WORK INSTRUCTIONS:
1: List every aspect of the workplace that the article on hiring and workplace fit says fit includes.
2: Rewrite the article on hiring and workplace fit from "Things to keep" up to and including "spoken and unspoken.", putting "dress code" wherever "attire" appears.
BEGIN DOCUMENT EXCERPT
Hiring: The Importance of Workplace Culture and Fit

by Ellen Mehling, Career Development Consultant

Hiring is risky. It's risky for the employer: if it doesn't work out, there is the unpleasantness of firing someone, work that's not getting done, possibly lowered morale for other employees, and then the hiring process to go through all over again. It is also risky for the applicant. Many hours are spent at work for a full-time job and if it is not working out, it can have an impact on other areas of the employee's life. The hours you are suffering at the office will deplete you and leave little time and energy for job hunting in order to get out of that bad situation.

20120806_Hiring.jpgBeyond what is stated in the job description, certain traits (such as honesty), and "soft skills" (such as diplomacy and conflict resolution), employers want to know that the new employee will work well within the culture at that particular workplace. This requirement is harder to define or describe in a job description. It's more of an "I know it when I see it" subjective evaluation, and this is why the interview is part of the hiring process; it is very hard to gauge an applicant's potential to fit in at that workplace without sitting down and talking.

Many job seekers underestimate the importance of fit. They focus on whether or not they meet the stated qualifications and think that is all that is needed to be a strong candidate. Applicants should be as concerned about culture and fit as employers are, because the better they understand what the hiring manager is looking for in terms of fit, the better chance they'll have of getting the job offer and being happy in that position.

Things to keep in mind about workplace fit

Fit includes many aspects of the workplace -- some more important, some less so. These aspects include attire, communication styles, formality/informality at meetings, how requests are made, how transparent and approachable upper management is, comfort with change, phone vs. e-mail vs. stopping by someone's desk, and socializing outside of work hours. At each workplace there are rules and expectations, both spoken and unspoken.
END DOCUMENT EXCERPT
BEGIN COLLECTED MATERIAL
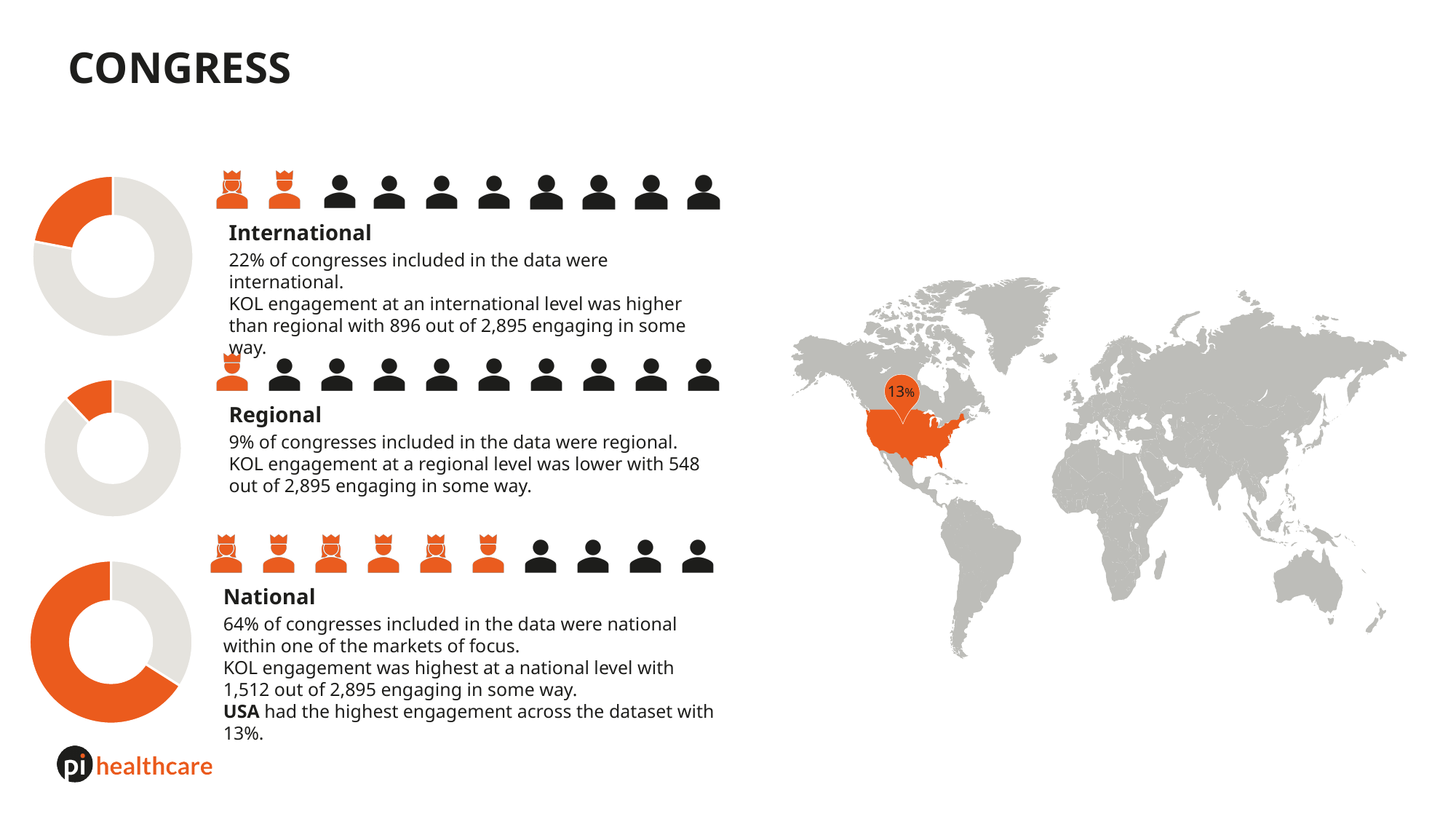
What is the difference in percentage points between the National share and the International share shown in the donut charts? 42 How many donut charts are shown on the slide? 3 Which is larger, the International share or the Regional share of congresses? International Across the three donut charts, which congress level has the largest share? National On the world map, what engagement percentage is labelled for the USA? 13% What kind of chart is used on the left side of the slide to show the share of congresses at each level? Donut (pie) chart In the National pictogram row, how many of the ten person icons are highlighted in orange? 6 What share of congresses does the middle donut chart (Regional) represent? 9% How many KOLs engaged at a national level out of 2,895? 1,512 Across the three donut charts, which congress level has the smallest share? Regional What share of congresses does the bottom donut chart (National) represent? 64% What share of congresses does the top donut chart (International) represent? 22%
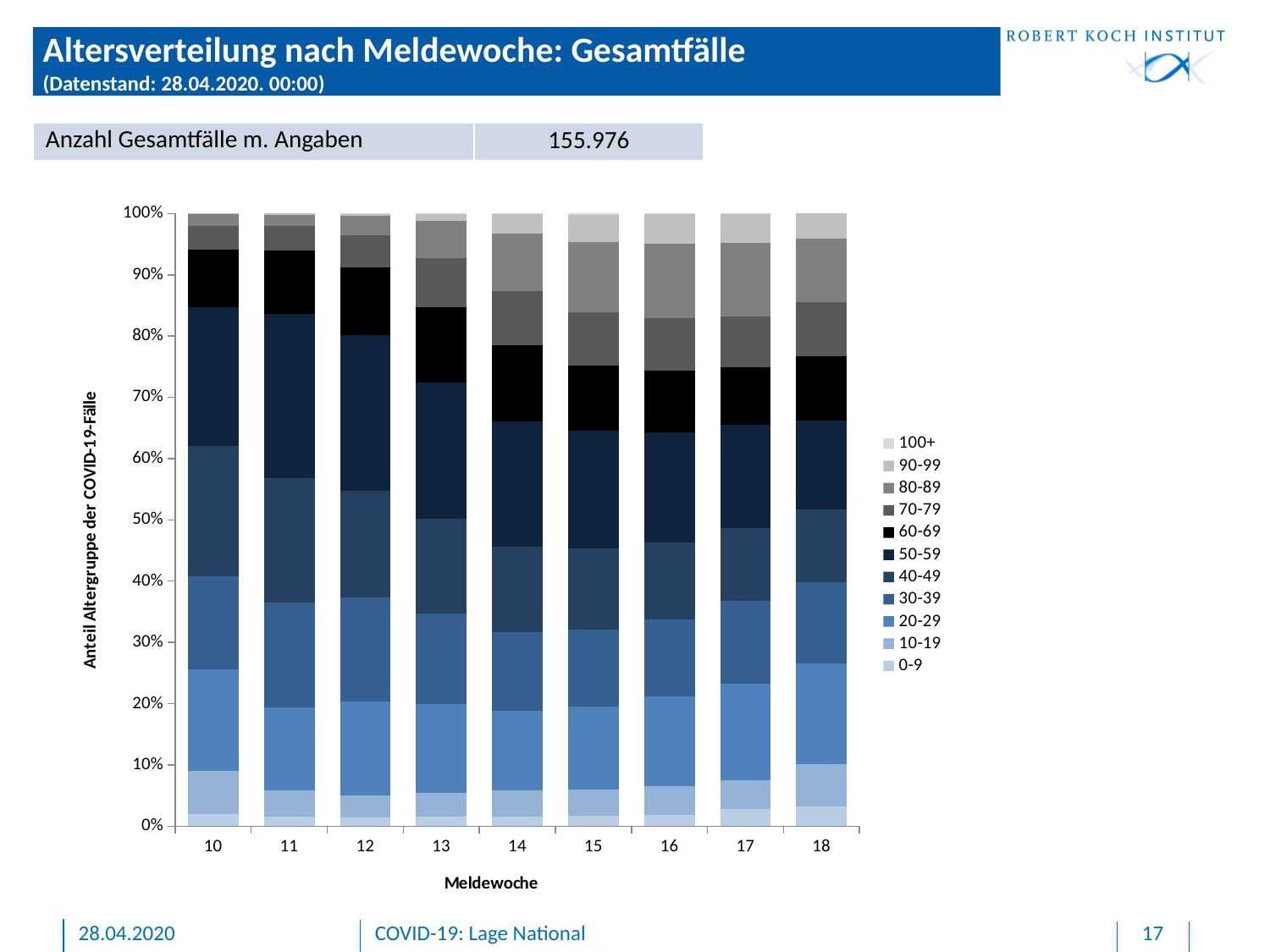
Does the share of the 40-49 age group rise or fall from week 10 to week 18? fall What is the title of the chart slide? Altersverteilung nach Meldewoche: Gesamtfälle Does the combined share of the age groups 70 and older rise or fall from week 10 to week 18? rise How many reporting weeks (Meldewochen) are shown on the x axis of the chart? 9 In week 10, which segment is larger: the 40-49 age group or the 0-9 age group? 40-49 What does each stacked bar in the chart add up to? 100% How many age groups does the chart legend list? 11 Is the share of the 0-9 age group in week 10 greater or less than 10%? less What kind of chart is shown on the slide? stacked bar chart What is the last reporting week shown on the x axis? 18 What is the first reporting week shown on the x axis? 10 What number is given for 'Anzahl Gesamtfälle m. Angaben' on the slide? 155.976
END COLLECTED MATERIAL
RESPONSES:
1:
- attire
- communication styles
- formality/informality at meetings
- how requests are made
- how transparent and approachable upper management is
- comfort with change
- phone vs. e-mail vs. stopping by someone's desk
- socializing outside of work hours

2:
Things to keep in mind about workplace fit

Fit includes many aspects of the workplace -- some more important, some less so. These aspects include dress code, communication styles, formality/informality at meetings, how requests are made, how transparent and approachable upper management is, comfort with change, phone vs. e-mail vs. stopping by someone's desk, and socializing outside of work hours. At each workplace there are rules and expectations, both spoken and unspoken.